The Outlier Air v2’s crisp tone does make it a little clinical for my taste, and like many wireless earbuds in the budget area, they aren’t the most versatile when dealing with musical genres. Everything gets lumped with the same tone for a rather blanket presentation. There’s still that trademark energy of the Outlier Air in Amon Tobin’s The Lighthouse, even despite the shortfall in clarity.
Bass is assertively displayed and, much like the Outlier Gold, it’s a firm and punchy performance. I did detect traces of sibilance in The Beastie Boys’ Time to Get Ill and 2Pac’s Rather Be You N____ , with ‘shuh’ and ‘guh’ sounds not handled well, something the Outlier Gold’s tuning avoided. Compare it to another similarly priced earbud – Lypertek’s SoundFree S20, for example – and the S20 scrub up more detail and aren’t as sibilant.
I’m still not wholly convinced about Super X-Fi in terms of fidelity, but won’t deny it entertains. It doesn’t work with all types of music – play something with electronic manipulation such as Travis Scott’s The Plan and it only serves to heighten the unnatural tone.
But listening to Jessie Buckley’s Country Girl, there’s a ‘live feel’ to her vocals and the band, as well as more depth than a stereo presentation. I still prefer stereo over Super X-Fi, but when married with the right track it’s pretty entertaining.
Creative Outlier Air v2 conclusion
The Outlier Air v2 are enough of an upgrade over the original with their touch controls, tweaked design and longer battery life.
However, the Outlier Gold remain the ‘premium’ option with their standout finish, even longer battery life and smoother presentation. Unless the addition of touch controls piques your interest, the Outlier Gold gets our vote.

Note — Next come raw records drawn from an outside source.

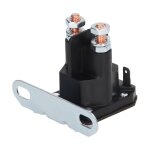 Mevronisshop - sol�no�de de relais de d�marrage, cuivre r�sistant � la corrosion dc 12v sol�no�de de ...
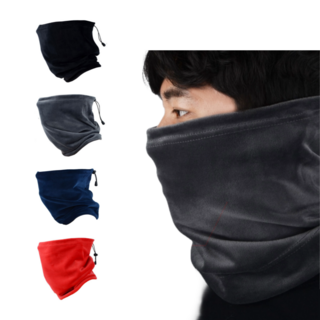 르산데 목토시 겨울 넥워머 방한마스크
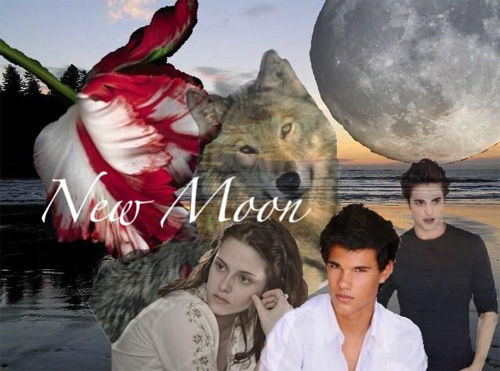 Twilight plaatjes Twilight New Moon 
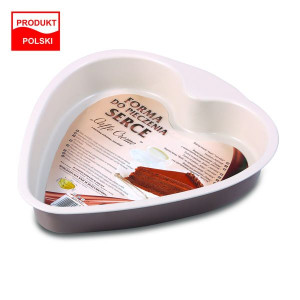 Forma tłoczona serce Caffe Creme SNB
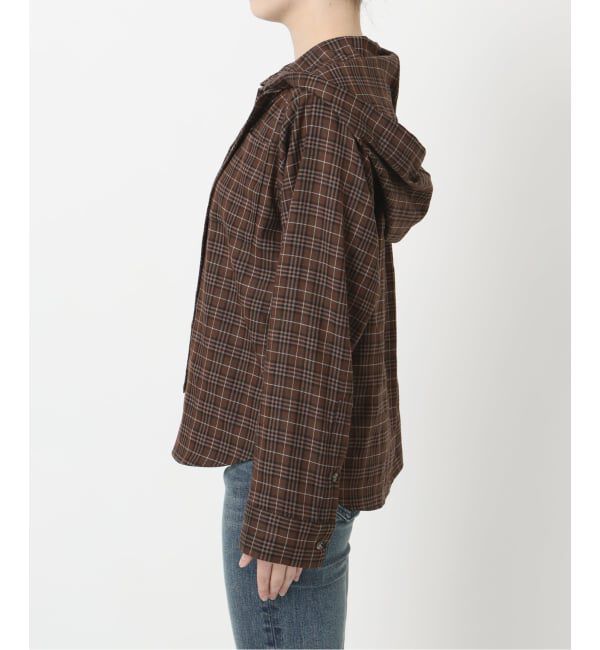 Oriens JOURNAL STANDARD「チェックフーディーシャツ」|シャツ・ブラウス|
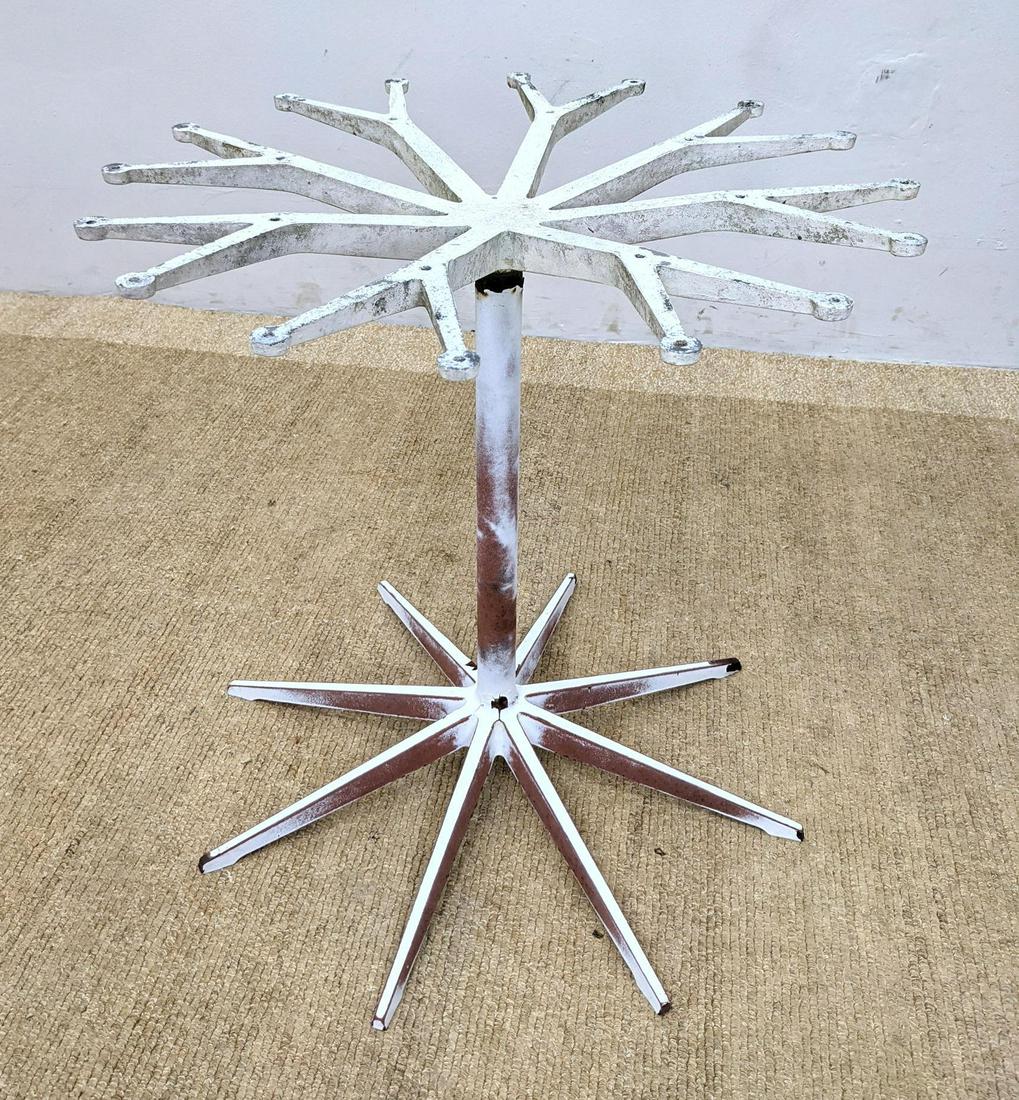 RICHARD SCHULTZ Petal Table BASE. Metal Branch Form Bas: RICHARD SCHULTZ Petal Table BASE. Metal Branch Form Base. -- Dimensions: H: 27 inches: W: 27 inches: D: 27 inches ---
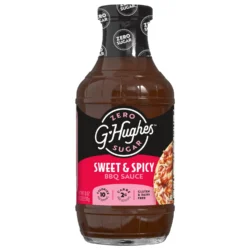 G Hughes - Sweet and Spicy BBQ Sauce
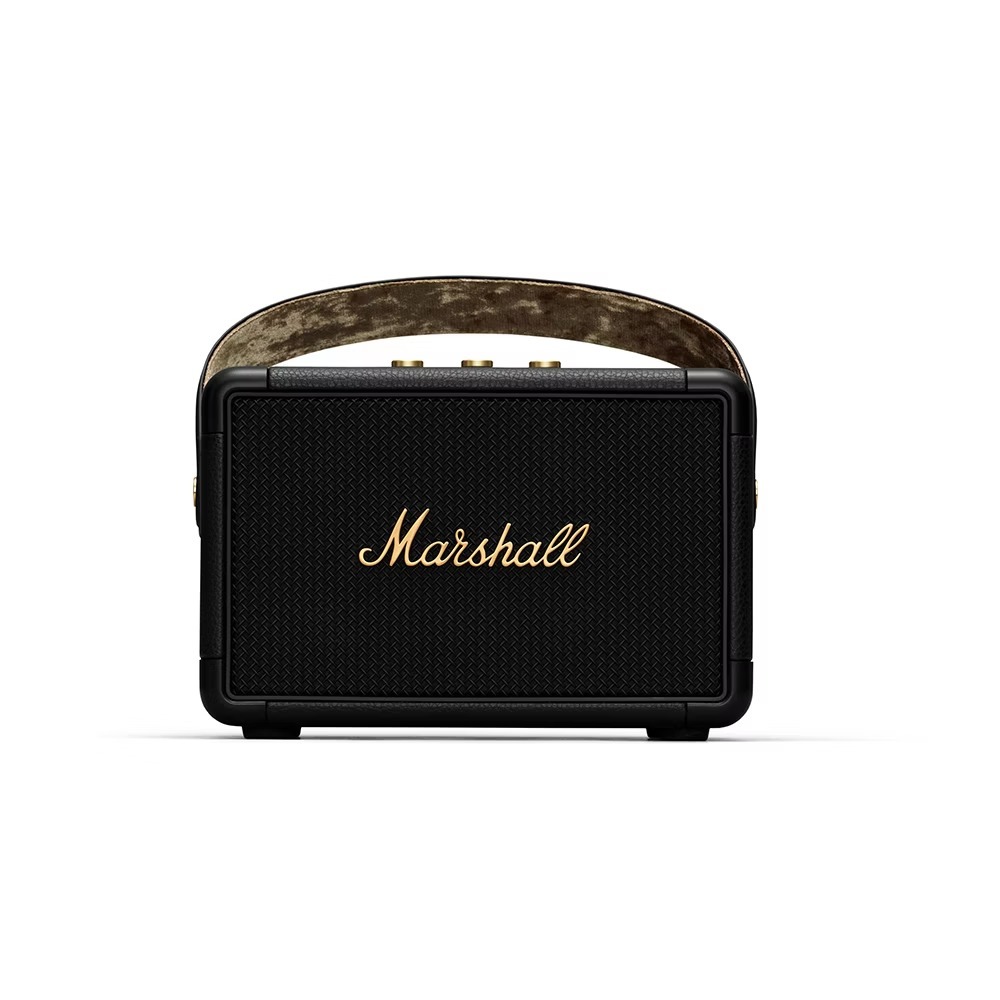 【Marshall】Kilburn II 攜帶式藍牙喇叭- 古銅黑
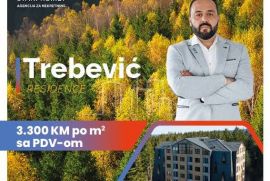 Prodaja dvosoban apartman 41.5 m² Trebević Residence, Istočno Novo Sarajevo, Daire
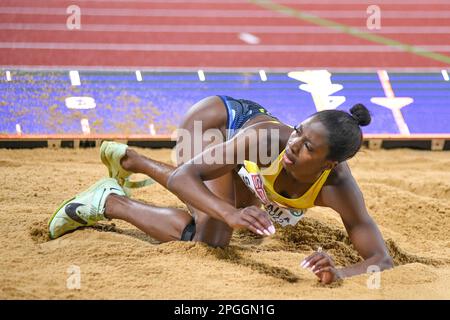 Khaddi Sagnia (Sweden). Long Jump women. European Championships Munich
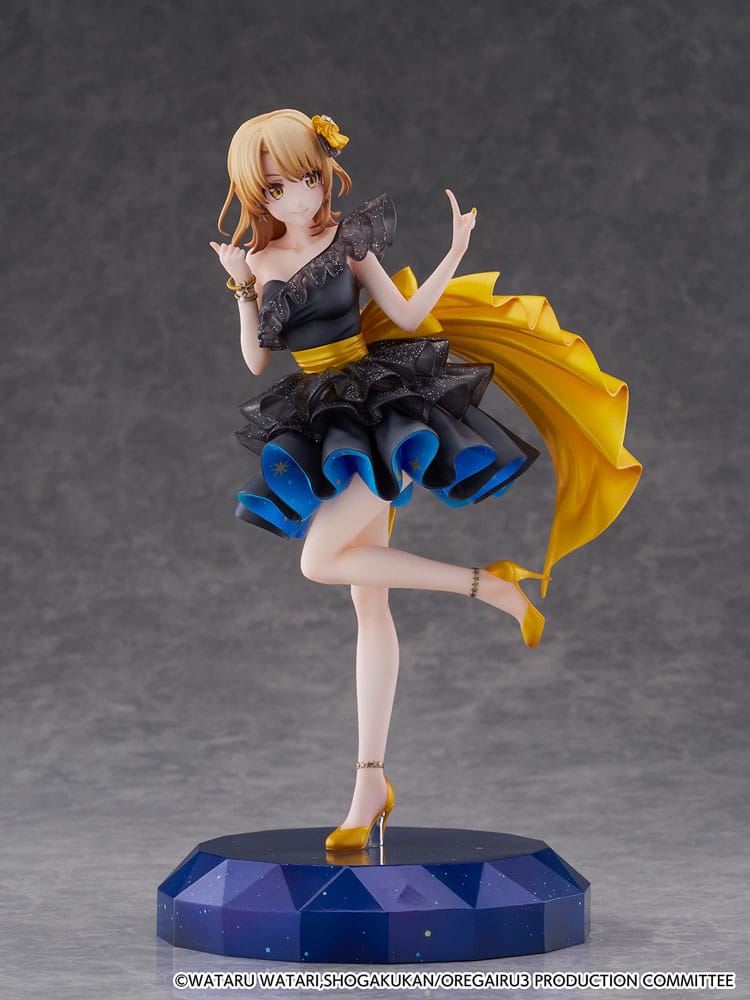 My Youth Romantic Comedy Is Wrong As I Expected. Final SHIBUYA SCRAMBLE FIGURE PVC Statue 1/7 Iroha Isshiki Starry Dress Ver. 24 cm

You should buy the Creative Outlier Air v2 if…
- You want a pair of earbuds that you can use with your runs
With a sweat-proof IPX5 rating, decent touch controls and boasting an excellent fit, the Outlier Air v2 are a great option if you’re after a cheap pair of running wireless earbuds.
You should not buy the Creative Outlier Air v2 if…
- A slightly clinical, slightly harsh tone puts you off
There’s a sibilant aspect to the Outlier Air v2 that can’t be dismissed, especially if you’re someone who listens to a lot of rap and hip-hop music. If you’re fairly susceptible to hearing sibilant sounds, you’ll be hearing a lot of them with these earbuds.